In some ways this situation is hardly changed today. Art criticism and art history lag behind Modernism as they lagged behind pre-Modernist art. Most of the things that get written about Modernist art still belong to journalism rather than to criticism or art history. It belongs to journalism — and to the millennial complex from which so many journalists and journalist intellectuals suffer in our day — that each new phase of Modernist art should be hailed as the start of a whole new epoch in art, marking a decisive break with all the customs and conventions of the past.
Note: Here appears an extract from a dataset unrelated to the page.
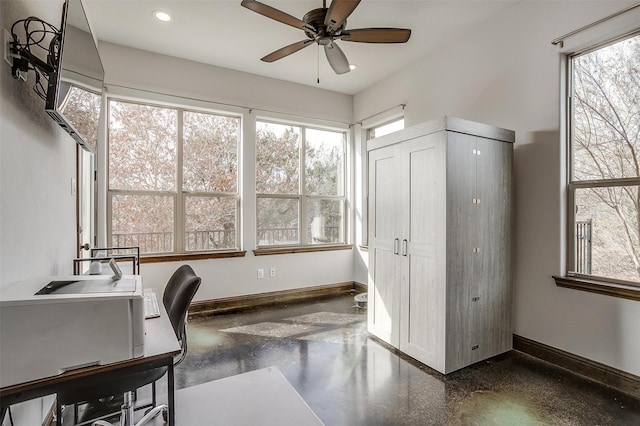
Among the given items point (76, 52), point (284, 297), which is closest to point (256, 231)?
point (284, 297)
Each time, a kind of art is expected so unlike all previous kinds of art, and so free from norms of practice or taste, that everybody, regardless of how informed or uninformed he happens to be, can have his say about it. And each time, this expectation has been disappointed, as the phase of Modernist art in question finally takes its place in the intelligible continuity of taste and tradition.

Nothing could be further from the authentic art of our time than the idea of a rupture of continuity. Art is — among other things — continuity, and unthinkable without it. Lacking the past of art, and the need and compulsion to maintain its standards of excellence, Modernist art would lack both substance and justification.